In his formal depository notification (C.N.13.2015.TREATIES-XVIII.10. Communicated on 6 Jan. 2015), the UN Secretary General announced, in his capacity as depositary, that the ICC statute will enter into force for “the state of Palestine” on 1 April 2015, in accordance with ICC statute art. 126(2) which refers to States acceding to the Statute.
The Secretary General in his capacity as depositary should have refused to accept the Palestinian request on the strength of the Rome statute’s limitation of membership to States only.
Depositary functions, according to Art. 77 of the 1969 Vienna Convention on the Law of Treaties, require the depositary to check that the request for accession be in good order and require the depositary to act impartially.
There is no doubt that the 2012 UN General Assembly Palestinian upgrade resolution was nothing more than a political expression of opinion by those states voting in favor. It was not a legal determination and could not create a Palestinian state, nor could it serve as a legal basis for determining that the Palestinians are a state, or for a depositary’s accepting them as such.
The same goes for the ICC prosecutor.

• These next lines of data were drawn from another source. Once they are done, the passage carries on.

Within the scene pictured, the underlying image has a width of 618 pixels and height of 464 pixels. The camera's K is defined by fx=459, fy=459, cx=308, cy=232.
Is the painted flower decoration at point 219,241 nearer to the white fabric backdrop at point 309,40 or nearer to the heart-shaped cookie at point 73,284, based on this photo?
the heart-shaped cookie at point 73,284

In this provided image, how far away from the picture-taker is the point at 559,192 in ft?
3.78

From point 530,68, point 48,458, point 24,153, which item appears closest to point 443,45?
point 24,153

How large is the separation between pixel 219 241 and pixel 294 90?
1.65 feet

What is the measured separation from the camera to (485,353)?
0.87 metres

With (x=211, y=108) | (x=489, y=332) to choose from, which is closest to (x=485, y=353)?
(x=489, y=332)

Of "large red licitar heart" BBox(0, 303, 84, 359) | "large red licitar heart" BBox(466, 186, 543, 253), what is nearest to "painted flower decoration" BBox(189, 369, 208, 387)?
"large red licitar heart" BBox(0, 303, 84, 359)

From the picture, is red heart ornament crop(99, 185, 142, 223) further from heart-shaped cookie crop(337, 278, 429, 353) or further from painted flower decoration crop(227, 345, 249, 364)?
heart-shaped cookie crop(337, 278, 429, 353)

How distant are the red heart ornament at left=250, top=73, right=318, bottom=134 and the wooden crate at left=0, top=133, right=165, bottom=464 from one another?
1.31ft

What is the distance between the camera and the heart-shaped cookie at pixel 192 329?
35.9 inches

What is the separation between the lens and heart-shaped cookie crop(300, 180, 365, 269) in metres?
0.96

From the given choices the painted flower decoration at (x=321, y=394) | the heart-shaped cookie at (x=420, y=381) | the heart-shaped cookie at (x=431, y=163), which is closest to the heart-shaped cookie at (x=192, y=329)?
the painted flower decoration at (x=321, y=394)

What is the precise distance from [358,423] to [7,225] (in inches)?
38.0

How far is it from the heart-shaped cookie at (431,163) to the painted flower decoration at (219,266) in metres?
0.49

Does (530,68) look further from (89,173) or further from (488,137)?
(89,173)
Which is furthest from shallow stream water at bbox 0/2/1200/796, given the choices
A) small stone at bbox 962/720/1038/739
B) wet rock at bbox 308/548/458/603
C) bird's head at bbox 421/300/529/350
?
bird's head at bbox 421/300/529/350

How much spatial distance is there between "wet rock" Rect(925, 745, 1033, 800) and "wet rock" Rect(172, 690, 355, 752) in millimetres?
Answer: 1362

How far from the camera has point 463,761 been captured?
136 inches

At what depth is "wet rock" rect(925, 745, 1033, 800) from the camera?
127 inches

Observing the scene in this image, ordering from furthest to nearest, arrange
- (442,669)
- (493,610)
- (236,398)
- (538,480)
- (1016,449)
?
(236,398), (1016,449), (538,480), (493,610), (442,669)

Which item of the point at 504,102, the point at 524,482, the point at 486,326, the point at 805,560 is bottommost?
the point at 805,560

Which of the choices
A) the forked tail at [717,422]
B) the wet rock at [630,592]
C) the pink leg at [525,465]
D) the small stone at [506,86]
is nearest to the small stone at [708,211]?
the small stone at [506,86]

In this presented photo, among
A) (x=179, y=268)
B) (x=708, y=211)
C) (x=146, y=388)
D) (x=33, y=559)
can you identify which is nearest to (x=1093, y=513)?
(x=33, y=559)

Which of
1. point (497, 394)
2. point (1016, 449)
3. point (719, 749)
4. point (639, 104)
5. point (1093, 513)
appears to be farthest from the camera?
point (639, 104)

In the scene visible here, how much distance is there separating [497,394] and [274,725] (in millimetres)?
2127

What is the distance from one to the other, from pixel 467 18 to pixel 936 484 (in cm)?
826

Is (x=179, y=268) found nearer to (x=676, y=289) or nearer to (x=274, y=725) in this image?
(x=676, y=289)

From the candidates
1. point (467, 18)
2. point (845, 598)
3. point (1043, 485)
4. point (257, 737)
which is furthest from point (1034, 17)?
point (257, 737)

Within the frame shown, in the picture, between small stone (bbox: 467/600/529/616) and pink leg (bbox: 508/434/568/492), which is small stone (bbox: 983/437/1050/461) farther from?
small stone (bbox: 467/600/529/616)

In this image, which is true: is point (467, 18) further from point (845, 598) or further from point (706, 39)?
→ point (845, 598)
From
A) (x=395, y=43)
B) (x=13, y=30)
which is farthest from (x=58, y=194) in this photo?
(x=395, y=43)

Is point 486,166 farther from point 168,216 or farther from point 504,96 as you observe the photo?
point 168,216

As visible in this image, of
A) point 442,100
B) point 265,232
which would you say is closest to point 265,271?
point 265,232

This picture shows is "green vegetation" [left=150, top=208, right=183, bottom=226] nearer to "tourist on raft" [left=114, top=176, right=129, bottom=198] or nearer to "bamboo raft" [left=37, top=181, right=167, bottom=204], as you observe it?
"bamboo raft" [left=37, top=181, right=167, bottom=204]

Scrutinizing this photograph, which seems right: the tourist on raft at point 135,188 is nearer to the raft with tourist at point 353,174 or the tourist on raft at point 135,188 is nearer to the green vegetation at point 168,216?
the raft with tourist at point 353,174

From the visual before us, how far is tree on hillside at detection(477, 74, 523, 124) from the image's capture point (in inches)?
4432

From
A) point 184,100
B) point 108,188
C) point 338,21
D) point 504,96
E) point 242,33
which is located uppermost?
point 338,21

Since the previous 2012 refusal by the former prosecutor to accept the 2009 Palestinian attempt to join the court, nothing has changed legally and therefore the court should not accept the Palestinians now only on the strength of the political upgrade resolution.
In view of the above, the acceptance by the Secretary General of the Palestinian request is legally flawed and was determined under false pretenses – “false” because there exists no sovereign Palestinian state, and “pretenses” because of the pretension by the Secretary General as if such a state exists when he is fully aware that there is no legal basis for this.
In light of the above, the Secretary General must revoke his communication and respond to the Palestinian request that after due examination, since they are not a sovereign state, they cannot, pursuant to the provisions of Art. 126(2) of the ICC statute, accede thereto.